For Clarence these were truly good times. In June of ‘51 he and Carol bought their first house, a small Cape Cod style advertised as “the perfect starter home,” at 435 S 68th Street in West Allis for $12,500. Then on Feb 11, 1952 a second daughter, Diane Margaret, was born, immediately adding more energy to an already active household. Meanwhile, the job kept him on the go, often requiring travel throughout the state in support of veteran’s job training and financial assistance programs. And as if that wasn’t enough, about this time he started what would become a ten-year stretch of taking night classes in the areas of insurance, business law, accounting, public speaking, even a Spanish class, though by his own account that last one didn’t go so well.
He was now a busy, family man and clearly family life sat well with him from the beginning. In the coming years, as the girls began to grow up, he would be only too happy to take them skating or hiking at nearby Greenfield Park on the weekends. He himself was almost childlike in his enthusiasm for anything having to do with Christmas time.
And along with a very understanding wife he had his sense of humor. Unfortunately here is where the written record falls short. But anyone who ever knew C.J. remembered how he could laugh – and make others laugh. One quick example was a line he wrote in a letter to his brother-in-law, Hugh McDaniell, in 1959. Recalling Carol’s first attempts at learning how to drive a car he joked about “how nice it was having fresh meat on the table every night.”

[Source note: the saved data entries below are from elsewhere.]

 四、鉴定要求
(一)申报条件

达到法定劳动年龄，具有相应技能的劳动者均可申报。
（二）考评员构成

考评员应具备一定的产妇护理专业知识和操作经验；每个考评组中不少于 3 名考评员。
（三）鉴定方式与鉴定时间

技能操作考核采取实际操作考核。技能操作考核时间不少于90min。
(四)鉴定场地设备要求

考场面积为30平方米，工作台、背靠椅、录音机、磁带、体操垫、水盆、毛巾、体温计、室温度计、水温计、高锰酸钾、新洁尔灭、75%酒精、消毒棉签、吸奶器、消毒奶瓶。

For fun he still had his monthly poker parties with some of the boys from the office. And whenever he got the chance he liked to take in a Packer game at State Fair Park in Milwaukee, or a Badger football game in Madison.
Then there was baseball. When the Boston Braves moved to Milwaukee in 1953 it introduced the city to major league baseball, and vice versa. The Braves became tenants of the newly built County Stadium and C.J. quickly became a frequent visitor. It would prove to be a brief, star-crossed love affair between Milwaukee and the Braves. Within four years of their arrival the Braves put the city on center stage, winning the World Series in ‘57 and almost winning it again in ‘58. Future Hall of Fame players like Warren Spahn, Hank Aaron and Eddie Mathews became, in those less cynical times, true sports heroes, men who were looked up to as a matter of civic pride. And County Stadium itself became a sports fan’s paradise, where every home game was an event, a packed house full of boisterous fans. In May of ’54 Time magazine went so far as to call the stadium “an insane asylum with bases.”

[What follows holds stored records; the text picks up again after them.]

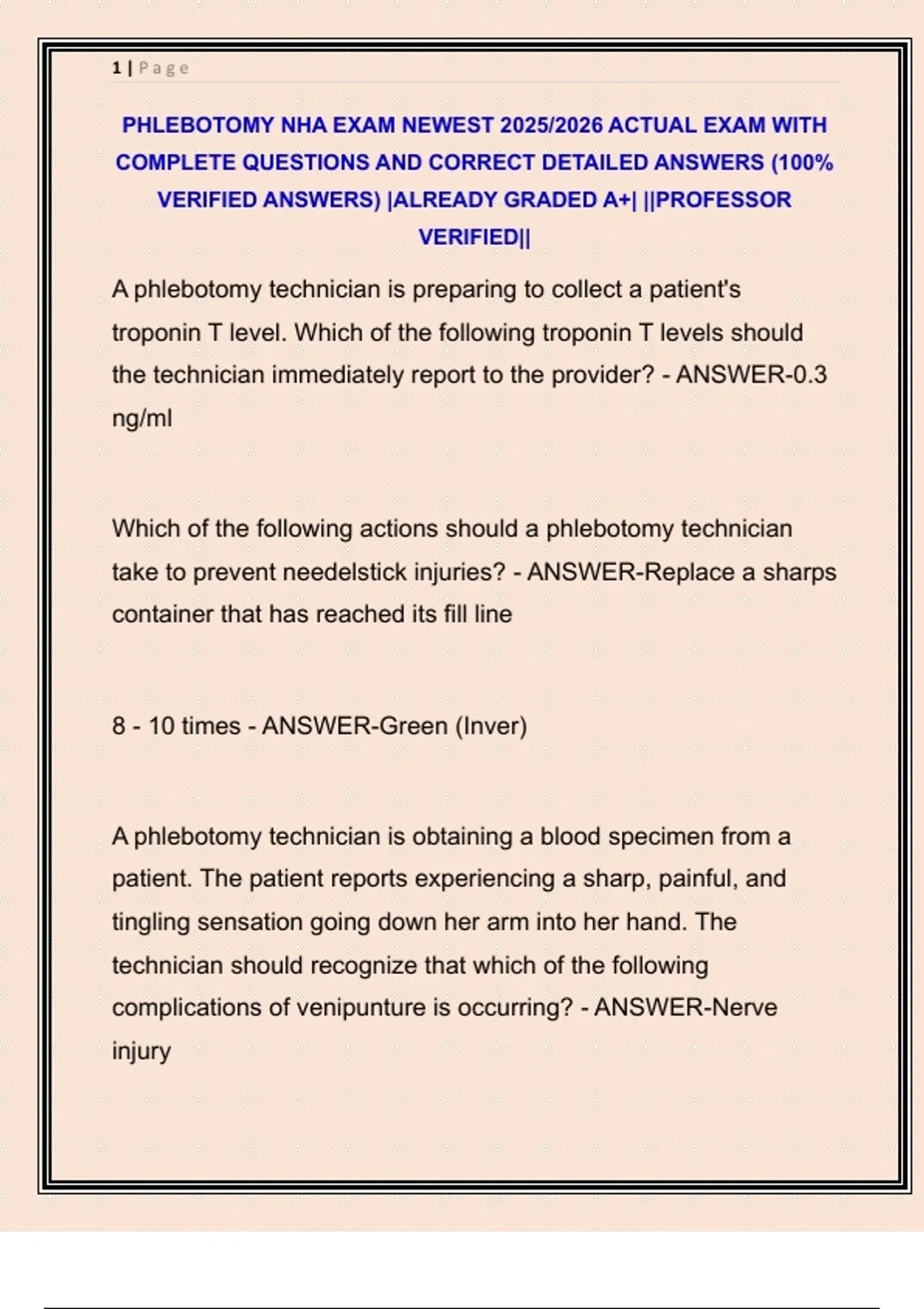 1 | Page

PHLEBOTOMY NHA EXAM NEWEST 2025/2026 ACTUAL EXAM WITH COMPLETE QUESTIONS AND CORRECT DETAILED ANSWERS (100% VERIFIED ANSWERS) |ALREADY GRADED A+| ||PROFESSOR VERIFIED||

A phlebotomy technician is preparing to collect a patient's troponin T level. Which of the following troponin T levels should the technician immediately report to the provider? - ANSWER-0.3 ng/ml

Which of the following actions should a phlebotomy technician take to prevent needelstick injuries? - ANSWER-Replace a sharps container that has reached its fill line

8 - 10 times - ANSWER-Green (Inver)

A phlebotomy technician is obtaining a blood specimen from a patient. The patient reports experiencing a sharp, painful, and tingling sensation going down her arm into her hand. The technician should recognize that which of the following complications of venipunture is occurring? - ANSWER-Nerve injury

But the joy, while intense, didn’t last. By the beginning of the ‘Sixties the fortunes of the team began to fade and the support dwindled. In 1965 the Braves played before smaller and smaller crowds, and it was after that season that the team quietly left town and became the Atlanta Braves. For local sports fans it was a painful divorce. Still, no one who experienced firsthand the heyday of the Milwaukee Braves in the 1950s, and C.J. was in that crowd, would ever forget what it once was like.